Exercise prompt:
Return every line from the records below in which the word "using" is found.

[Record extracts — start]

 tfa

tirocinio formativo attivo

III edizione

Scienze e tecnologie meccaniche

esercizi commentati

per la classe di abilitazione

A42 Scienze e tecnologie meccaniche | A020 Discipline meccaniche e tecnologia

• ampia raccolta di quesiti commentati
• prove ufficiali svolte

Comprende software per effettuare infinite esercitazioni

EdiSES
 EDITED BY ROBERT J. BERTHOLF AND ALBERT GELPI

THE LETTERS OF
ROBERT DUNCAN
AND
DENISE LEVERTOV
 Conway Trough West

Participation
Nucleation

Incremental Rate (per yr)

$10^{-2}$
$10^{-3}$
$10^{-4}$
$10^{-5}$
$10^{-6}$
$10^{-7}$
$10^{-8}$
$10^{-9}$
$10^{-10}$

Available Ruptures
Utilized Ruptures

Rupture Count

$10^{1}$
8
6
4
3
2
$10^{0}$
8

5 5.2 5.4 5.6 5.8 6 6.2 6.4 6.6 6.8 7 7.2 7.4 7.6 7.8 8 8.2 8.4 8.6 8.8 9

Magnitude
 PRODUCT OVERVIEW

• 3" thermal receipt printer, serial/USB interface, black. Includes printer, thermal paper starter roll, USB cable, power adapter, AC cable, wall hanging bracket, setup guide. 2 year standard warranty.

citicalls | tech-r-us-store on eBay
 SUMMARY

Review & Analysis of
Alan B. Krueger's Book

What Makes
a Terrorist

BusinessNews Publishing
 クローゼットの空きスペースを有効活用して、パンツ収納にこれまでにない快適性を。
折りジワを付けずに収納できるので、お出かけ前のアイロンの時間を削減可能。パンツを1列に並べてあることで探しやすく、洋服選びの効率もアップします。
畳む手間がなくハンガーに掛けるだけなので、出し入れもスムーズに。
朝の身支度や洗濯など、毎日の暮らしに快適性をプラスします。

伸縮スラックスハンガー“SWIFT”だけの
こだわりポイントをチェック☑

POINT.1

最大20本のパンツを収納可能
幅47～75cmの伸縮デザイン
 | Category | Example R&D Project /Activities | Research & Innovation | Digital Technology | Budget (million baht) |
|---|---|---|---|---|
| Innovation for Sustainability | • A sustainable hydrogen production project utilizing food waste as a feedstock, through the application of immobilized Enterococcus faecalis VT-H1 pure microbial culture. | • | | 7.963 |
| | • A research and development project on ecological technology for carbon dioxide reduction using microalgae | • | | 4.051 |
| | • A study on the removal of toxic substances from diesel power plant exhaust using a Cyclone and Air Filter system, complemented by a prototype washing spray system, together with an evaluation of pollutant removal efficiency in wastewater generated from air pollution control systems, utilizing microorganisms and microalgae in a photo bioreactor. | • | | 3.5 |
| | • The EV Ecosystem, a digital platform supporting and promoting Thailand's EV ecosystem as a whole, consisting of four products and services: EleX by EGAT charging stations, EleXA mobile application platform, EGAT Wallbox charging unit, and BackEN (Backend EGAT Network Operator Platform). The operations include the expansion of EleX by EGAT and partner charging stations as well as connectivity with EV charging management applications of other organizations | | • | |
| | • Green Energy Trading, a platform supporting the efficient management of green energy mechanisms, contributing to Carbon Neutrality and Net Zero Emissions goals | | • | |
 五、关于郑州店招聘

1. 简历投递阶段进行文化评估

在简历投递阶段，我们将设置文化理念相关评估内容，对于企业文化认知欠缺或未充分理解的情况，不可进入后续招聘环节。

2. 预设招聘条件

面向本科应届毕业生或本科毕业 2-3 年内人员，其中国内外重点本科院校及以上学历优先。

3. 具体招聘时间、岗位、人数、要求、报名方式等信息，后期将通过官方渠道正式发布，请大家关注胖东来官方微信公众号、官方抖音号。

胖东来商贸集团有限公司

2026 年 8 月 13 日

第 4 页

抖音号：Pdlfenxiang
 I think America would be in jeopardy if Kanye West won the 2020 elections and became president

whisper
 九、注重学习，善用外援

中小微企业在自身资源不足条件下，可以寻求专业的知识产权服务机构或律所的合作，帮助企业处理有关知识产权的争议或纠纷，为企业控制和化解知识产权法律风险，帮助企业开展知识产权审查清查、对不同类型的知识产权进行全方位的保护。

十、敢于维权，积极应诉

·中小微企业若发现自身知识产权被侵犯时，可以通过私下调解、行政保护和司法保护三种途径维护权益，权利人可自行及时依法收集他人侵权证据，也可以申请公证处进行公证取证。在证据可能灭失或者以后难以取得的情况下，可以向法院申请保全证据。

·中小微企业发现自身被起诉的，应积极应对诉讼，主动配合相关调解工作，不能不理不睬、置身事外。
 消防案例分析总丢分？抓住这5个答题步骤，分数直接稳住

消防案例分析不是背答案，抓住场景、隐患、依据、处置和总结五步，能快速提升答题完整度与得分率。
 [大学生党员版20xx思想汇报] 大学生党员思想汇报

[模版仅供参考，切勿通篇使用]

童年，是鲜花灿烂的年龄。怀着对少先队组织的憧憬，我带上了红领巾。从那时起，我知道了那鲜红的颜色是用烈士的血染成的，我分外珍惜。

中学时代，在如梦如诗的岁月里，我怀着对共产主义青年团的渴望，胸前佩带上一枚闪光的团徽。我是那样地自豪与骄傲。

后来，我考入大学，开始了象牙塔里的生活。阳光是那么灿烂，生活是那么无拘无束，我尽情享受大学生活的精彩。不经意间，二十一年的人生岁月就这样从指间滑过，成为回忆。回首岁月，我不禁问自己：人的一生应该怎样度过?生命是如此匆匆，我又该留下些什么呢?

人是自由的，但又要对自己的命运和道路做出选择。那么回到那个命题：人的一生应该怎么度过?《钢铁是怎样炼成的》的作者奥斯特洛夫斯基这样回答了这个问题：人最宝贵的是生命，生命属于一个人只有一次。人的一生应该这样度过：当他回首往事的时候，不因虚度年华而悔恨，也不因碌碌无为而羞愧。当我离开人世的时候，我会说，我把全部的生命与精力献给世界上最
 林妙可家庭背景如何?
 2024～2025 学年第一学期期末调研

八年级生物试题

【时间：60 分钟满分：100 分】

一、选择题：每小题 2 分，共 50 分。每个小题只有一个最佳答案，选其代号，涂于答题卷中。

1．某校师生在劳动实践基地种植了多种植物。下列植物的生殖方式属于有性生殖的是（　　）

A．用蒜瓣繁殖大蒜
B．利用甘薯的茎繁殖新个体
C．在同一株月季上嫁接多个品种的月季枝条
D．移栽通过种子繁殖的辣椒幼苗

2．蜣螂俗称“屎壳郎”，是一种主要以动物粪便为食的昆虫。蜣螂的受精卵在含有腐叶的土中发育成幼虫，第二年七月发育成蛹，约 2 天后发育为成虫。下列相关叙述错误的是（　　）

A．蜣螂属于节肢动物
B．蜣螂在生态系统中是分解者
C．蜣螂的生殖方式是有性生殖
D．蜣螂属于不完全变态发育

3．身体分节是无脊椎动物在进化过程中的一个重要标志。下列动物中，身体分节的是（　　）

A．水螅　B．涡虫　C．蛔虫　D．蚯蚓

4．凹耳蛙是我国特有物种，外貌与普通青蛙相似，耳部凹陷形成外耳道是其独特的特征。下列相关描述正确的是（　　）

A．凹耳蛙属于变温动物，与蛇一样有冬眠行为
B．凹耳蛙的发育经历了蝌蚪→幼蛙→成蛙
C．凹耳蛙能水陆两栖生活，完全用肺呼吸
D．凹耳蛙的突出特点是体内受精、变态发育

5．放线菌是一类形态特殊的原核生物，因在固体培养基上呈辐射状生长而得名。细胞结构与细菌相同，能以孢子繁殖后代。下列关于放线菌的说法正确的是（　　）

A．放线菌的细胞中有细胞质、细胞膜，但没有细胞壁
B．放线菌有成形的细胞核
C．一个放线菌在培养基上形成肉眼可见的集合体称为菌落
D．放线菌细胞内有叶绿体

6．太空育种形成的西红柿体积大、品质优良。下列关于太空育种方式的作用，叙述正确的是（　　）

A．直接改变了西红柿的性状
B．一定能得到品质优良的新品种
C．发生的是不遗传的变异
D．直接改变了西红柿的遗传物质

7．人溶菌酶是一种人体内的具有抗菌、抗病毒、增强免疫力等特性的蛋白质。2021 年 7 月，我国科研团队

[Record extracts — finish]

Written response:
| | • A research and development project on ecological technology for carbon dioxide reduction using microalgae | • | | 4.051 |
| | • A study on the removal of toxic substances from diesel power plant exhaust using a Cyclone and Air Filter system, complemented by a prototype washing spray system, together with an evaluation of pollutant removal efficiency in wastewater generated from air pollution control systems, utilizing microorganisms and microalgae in a photo bioreactor. | • | | 3.5 |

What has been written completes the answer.